Campbell Ewald is a renowned advertising agency with deep roots in the Detroit, MI area. Founded in 1911, the agency boasts clients like USAA, Unilever, Kaiser Permanente and OnStar. Part of an international holding company, the Detroit office employs nearly 500 writers, designers, strategists, account executives, digital producers, editors, and support staff.
In January 2014, Campbell Ewald moved its 1970s-era suburban offices to city center Detroit, occupying five floors in a renovated warehouse that’s part of the Ford Field complex.
Moving from a workspace dominated by private offices and cubes to an open space with more than 100 collaboration areas and a soaring open atrium, the agency’s environment is buzzing with ideas and innovation.
Moving provided Campbell Ewald a blank canvas to reset its ways of working. Its old location, built out in the 1970s, consisted of formal offices, cubicles and closed-door conference rooms. The new space is more informal, with more than 100 collaboration spaces and few private meeting rooms.

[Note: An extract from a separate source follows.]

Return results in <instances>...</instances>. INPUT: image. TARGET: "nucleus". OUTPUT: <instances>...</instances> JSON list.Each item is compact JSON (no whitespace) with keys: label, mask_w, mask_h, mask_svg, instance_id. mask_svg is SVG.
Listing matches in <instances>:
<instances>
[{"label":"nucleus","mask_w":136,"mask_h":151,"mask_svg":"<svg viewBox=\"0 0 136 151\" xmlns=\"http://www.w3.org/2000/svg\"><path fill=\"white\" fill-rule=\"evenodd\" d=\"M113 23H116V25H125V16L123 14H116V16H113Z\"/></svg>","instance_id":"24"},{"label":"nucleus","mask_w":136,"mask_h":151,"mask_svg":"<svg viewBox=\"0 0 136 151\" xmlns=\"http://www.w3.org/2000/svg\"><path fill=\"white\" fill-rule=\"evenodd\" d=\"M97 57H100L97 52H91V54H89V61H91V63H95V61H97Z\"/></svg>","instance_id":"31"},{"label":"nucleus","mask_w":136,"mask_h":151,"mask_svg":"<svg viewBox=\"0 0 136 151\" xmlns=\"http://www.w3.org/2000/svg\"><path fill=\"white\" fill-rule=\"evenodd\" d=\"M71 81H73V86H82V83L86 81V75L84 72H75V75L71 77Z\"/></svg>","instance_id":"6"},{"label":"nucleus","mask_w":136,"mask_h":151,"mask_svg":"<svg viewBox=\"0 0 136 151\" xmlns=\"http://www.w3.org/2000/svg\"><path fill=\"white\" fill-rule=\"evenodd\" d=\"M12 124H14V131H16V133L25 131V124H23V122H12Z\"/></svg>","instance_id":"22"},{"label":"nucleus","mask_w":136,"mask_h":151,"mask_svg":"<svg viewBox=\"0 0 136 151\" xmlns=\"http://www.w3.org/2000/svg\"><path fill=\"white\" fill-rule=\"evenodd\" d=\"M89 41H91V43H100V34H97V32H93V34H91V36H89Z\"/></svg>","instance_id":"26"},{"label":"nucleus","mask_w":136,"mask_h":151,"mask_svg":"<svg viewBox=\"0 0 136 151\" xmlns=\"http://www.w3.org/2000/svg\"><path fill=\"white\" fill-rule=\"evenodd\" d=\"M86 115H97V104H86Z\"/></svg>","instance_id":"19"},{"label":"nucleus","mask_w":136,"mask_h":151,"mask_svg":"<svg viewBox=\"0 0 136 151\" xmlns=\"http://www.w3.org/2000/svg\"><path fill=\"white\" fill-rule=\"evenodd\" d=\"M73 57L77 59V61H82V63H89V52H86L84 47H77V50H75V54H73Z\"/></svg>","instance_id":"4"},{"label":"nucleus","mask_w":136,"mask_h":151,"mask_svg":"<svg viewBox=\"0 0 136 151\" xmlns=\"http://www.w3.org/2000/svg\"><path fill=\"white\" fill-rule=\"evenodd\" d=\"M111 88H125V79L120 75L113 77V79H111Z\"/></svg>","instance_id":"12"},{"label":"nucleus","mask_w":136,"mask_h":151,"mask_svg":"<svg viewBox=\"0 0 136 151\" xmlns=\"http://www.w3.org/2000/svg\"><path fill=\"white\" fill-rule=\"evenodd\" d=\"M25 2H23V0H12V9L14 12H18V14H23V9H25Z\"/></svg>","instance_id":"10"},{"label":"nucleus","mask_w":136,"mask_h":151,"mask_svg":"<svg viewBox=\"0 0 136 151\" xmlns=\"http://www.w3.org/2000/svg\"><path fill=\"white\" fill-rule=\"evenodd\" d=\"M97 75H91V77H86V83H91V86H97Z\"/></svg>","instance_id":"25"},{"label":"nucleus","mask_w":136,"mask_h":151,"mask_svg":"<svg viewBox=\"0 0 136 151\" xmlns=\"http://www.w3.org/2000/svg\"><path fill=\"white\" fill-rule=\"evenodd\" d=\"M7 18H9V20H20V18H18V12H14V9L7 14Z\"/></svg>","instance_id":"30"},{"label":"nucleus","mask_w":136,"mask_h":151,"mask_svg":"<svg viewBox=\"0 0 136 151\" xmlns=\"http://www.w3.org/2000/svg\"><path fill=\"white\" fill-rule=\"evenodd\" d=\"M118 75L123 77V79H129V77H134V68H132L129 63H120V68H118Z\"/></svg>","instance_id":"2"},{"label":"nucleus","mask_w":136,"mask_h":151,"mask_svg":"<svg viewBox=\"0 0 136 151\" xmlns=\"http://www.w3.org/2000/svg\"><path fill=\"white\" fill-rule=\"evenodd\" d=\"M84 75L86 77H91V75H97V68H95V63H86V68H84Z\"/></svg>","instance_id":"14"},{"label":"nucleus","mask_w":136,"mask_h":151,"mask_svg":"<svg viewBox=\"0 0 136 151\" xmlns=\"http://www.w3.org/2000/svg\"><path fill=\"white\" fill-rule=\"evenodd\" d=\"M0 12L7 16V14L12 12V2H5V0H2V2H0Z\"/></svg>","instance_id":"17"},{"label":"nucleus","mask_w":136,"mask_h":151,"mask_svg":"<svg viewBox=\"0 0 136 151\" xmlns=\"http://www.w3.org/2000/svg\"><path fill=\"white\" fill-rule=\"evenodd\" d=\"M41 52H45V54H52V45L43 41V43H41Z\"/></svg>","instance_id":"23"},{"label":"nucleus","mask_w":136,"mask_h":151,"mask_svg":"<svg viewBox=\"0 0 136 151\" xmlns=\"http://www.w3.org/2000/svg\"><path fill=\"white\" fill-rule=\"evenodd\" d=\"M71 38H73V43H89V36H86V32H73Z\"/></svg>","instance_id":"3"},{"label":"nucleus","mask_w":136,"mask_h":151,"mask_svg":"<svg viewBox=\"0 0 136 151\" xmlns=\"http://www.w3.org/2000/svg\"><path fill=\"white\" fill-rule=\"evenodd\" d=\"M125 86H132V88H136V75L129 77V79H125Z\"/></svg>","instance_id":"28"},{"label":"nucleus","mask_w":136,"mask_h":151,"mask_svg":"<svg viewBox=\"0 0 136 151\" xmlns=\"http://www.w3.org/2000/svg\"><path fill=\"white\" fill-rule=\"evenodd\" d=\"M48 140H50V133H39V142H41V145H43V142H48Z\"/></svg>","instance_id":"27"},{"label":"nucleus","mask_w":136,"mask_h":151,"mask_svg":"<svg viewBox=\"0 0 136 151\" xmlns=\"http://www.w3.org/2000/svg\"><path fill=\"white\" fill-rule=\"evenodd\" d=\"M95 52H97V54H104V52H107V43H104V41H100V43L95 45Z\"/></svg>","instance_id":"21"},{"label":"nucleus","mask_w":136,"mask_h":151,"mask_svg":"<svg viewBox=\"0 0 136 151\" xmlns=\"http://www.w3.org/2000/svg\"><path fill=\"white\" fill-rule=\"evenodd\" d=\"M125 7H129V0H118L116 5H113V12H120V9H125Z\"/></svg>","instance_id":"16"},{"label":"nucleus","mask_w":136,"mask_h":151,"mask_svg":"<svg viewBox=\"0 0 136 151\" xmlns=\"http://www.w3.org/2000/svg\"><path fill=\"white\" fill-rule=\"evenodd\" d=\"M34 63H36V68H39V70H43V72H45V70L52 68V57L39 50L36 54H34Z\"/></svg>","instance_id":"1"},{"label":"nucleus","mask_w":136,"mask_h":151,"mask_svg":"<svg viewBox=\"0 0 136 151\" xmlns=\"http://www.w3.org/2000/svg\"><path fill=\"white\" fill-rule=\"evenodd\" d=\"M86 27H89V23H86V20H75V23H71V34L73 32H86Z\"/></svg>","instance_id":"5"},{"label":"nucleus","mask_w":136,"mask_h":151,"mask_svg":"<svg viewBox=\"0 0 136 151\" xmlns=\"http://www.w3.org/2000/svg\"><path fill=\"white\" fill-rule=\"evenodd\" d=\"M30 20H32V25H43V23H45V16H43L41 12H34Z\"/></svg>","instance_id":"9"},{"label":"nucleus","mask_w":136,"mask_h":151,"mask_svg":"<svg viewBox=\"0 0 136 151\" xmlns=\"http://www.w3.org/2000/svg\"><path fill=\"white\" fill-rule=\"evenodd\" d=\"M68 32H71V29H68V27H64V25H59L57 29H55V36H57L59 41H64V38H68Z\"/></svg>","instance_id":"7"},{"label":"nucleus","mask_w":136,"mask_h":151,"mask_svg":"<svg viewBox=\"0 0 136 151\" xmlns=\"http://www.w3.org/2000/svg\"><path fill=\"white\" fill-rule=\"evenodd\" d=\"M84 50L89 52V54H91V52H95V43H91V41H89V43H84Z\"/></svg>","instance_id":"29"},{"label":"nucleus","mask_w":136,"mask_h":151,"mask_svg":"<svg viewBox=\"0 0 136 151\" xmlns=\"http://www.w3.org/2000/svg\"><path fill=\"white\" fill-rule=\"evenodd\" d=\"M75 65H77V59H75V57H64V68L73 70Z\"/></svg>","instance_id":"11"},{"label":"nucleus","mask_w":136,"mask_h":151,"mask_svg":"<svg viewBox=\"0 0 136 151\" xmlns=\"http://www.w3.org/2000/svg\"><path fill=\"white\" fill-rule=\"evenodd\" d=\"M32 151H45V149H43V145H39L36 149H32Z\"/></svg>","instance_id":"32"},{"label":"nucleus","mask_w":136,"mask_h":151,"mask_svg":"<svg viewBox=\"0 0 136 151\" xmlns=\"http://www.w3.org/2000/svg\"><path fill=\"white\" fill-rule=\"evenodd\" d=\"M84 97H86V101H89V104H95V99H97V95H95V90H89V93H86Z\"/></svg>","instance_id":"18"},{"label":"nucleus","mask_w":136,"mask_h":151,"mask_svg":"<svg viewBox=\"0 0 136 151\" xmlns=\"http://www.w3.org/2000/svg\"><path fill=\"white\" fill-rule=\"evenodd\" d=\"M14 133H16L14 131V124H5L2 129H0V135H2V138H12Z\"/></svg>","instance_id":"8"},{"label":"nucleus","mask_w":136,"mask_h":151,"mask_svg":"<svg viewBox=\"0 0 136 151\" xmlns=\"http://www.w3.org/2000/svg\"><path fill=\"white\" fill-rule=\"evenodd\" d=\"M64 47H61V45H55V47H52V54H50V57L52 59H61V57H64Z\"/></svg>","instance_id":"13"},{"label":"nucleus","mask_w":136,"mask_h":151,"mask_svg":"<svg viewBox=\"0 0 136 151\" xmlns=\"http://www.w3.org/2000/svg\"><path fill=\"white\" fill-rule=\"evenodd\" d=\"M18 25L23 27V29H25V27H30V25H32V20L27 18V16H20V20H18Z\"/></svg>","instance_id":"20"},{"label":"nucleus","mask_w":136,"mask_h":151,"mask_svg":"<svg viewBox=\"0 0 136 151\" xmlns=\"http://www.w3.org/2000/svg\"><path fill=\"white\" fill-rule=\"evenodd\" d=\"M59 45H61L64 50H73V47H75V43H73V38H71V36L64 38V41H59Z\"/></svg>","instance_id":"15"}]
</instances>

Comfortable, casual, multi-purpose furniture helps customize the space for impromptu meetings. Because most of the furnishings are mobile, it’s easy to add another ottoman, table or pullout chair to adapt to changing needs.
“We wanted to provide our creative people with a stimulating and collaborative environment,” said Jari Auger, CFO/COO, Campbell Ewald.
“We moved from a very enclosed environment that severely limited our ability to energize, motivate and empower our strongest asset: our employees.”
The agency’s values of transparency and open communication are reflected in the towering five-story atrium that defines the space and provides visual access to all floors. A 43’ LED multi-functional video wall dominates the atrium with social media feeds, presentations, videos and live events.
Prior to the move, agency employees were distributed across multiple levels, and rarely moved from floor to floor. Today, with ample seating areas, lounge spaces and areas, employees enjoy spontaneous meetings and conversations across the entire footprint.
“We really wanted a space to drive change in our culture. We wanted energy and buzz. We wanted to get away from that formal feel and be more informal. We wanted people to start conversations in the kitchen instead of booking a private conference room,” said Kelly Barnes, director, Corporate Communications, Campbell Ewald. “Now people have changed their habits. They’ll say meet me by my desk and we’ll go grab a pod.”
“We wanted the CE space to drive a change in their culture and transparency is the key to connecting and feeling connected,” said Jaimelyn Neher, LEED AP BD+C, Designer, Neumann/Smith. “From a design perspective, transparency is evident through the building materials such as glass walls in conference rooms and the atrium connecting all the floors together.”
The agency makes its living selling ideas, so its space needed to inspire new ways of thinking and working.
Its new space includes two tree houses perched atop cement beams, accessible via ship’s ladder and a scaffolding bridge. These hideouts feature four leather chairs and a table, perfect for a small group meeting or individual privacy.
Indoor and outdoor patio spaces provide a change of scenery with views of Ford Field’s concourse and Comerica Park. Each features seating areas, complete with wifi, television screens and even heaters for the chilly Michigan winters.
“Our goal was to provide employees with the best overall experience to breed creativity and innovation,” said Auger.
“It’s amazing how much the space has contributed to ideas for our clients and better morale for our company.”
The agency’s brand immersion area features multiple interactive touchscreens so clients and agency staffers can co-create in real time.
Forty television screens connected to Apple TV are scattered throughout the office, allowing employees to wirelessly sync their phones, laptops, tablets and other devices to share videos, drawings and presentations virtually anywhere.
“One of our biggest process changes since the move is the shift from being paper heavy to totally digital. We now have fewer filing cabinets and less desk space, so people are more apt to save electronically,” Auger said.
“This city is a hotbed of aspiring creative and entrepreneurial talent and we wanted to be part of that vibrancy and energy, as well as contribute to the innovation and creativity that are fueling the city’s comeback. We wanted to bring our employees together in a contemporary, vibrant atmosphere to inspire ideas that will result in game- changing solutions for our clients.”